Three words in a press release that strike despondency in the heart of your correspondent are ‘Comedy Murder Mystery’. There are so many ways it could be dreadful. Add the word ‘Musical’ and I can barely raise a grimace. But needs must, and when you’re wandering round that graveyard of vanity projects called the Edinburgh Festival Fringe, you’ll do anything to get out of the rain.
And so I find myself in a small room somewhere in the bowels of the Radisson Blu hotel on the Royal Mile, converted for the festivities into a black box with lights, watching Northern Corner give There’s No Mystery In Murder. It’s billed as a comedy murder mystery musical, and, be still my beating heart, that’s exactly what it is.

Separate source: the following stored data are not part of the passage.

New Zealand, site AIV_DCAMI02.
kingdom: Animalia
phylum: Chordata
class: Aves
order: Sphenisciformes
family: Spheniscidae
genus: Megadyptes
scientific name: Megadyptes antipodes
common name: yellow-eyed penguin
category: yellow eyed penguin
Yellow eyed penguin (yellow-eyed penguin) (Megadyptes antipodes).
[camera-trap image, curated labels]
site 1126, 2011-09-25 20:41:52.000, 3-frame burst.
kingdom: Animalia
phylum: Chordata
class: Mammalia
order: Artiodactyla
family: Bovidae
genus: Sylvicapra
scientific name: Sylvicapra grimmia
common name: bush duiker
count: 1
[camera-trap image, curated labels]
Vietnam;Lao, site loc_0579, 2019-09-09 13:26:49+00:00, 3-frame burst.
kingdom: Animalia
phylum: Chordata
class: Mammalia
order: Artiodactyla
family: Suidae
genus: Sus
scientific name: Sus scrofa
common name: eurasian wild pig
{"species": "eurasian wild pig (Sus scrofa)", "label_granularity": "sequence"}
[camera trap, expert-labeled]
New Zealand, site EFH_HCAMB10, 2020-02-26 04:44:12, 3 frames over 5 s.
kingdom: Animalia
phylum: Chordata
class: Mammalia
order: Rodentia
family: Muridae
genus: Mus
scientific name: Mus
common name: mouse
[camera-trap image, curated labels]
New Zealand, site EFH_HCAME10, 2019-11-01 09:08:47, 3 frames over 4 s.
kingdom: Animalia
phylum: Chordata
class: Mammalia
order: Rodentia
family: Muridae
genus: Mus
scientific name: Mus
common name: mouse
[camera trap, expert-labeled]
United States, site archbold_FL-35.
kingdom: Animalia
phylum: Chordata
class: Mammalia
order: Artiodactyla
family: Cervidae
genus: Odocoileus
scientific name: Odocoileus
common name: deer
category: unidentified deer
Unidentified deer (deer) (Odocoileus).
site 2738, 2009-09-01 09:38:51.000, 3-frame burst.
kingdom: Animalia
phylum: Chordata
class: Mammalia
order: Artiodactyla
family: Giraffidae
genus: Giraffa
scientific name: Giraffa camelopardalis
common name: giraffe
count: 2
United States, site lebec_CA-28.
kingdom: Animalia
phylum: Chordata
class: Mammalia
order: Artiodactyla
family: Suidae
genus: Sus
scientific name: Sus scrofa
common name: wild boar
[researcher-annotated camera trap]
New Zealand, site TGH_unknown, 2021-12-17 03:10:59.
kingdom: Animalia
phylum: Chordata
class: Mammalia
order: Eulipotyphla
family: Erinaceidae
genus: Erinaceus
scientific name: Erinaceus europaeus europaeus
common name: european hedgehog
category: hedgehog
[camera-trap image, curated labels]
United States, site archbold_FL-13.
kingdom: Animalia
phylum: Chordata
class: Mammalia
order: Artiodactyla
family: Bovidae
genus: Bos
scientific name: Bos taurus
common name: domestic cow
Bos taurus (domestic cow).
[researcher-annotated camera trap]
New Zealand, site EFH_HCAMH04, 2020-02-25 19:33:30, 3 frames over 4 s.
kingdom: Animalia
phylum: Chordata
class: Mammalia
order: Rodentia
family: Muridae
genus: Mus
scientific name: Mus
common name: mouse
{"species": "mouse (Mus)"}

Murder has come to the little Yorkshire town of Rothersdale, where a local councillor has been found dead. He hadn’t endeared himself to the locals with his plan to build a big supermarket in the town, so there are lots of suspects. A crime beyond the scope of local Sergeant Tompkinson, a nervous Will Lambert, and his constable, PC Banks, a very determined Nia Tilley, they have summoned a Chief Inspector from Leeds, DCI Hilch, a man who has never failed to solve a case, a man for whom there is no mystery in murder, cue for a song, played smugly by Will Garrood.
The first person Hilch arrests is the dead man’s wife, Susan, played innocently by Katie Brier, but soon they find that everyone in the town has a motive. The locals are played in a series of very funny quick-change cameos by Lambert and Brier, and the denouement makes complete sense in the ‘oh, of course’ way it should in good crime fiction but so often doesn’t, and there’s even a delicious sting in the tale. And there was barely a moment I wasn’t laughing, even during the songs.
Written and directed by the aforesaid Lambert, the songs and music are by Danny Horn and the orchestration by Max Runham.
A hugely funny story, finely acted and sung, this is a gem that deserves a further life.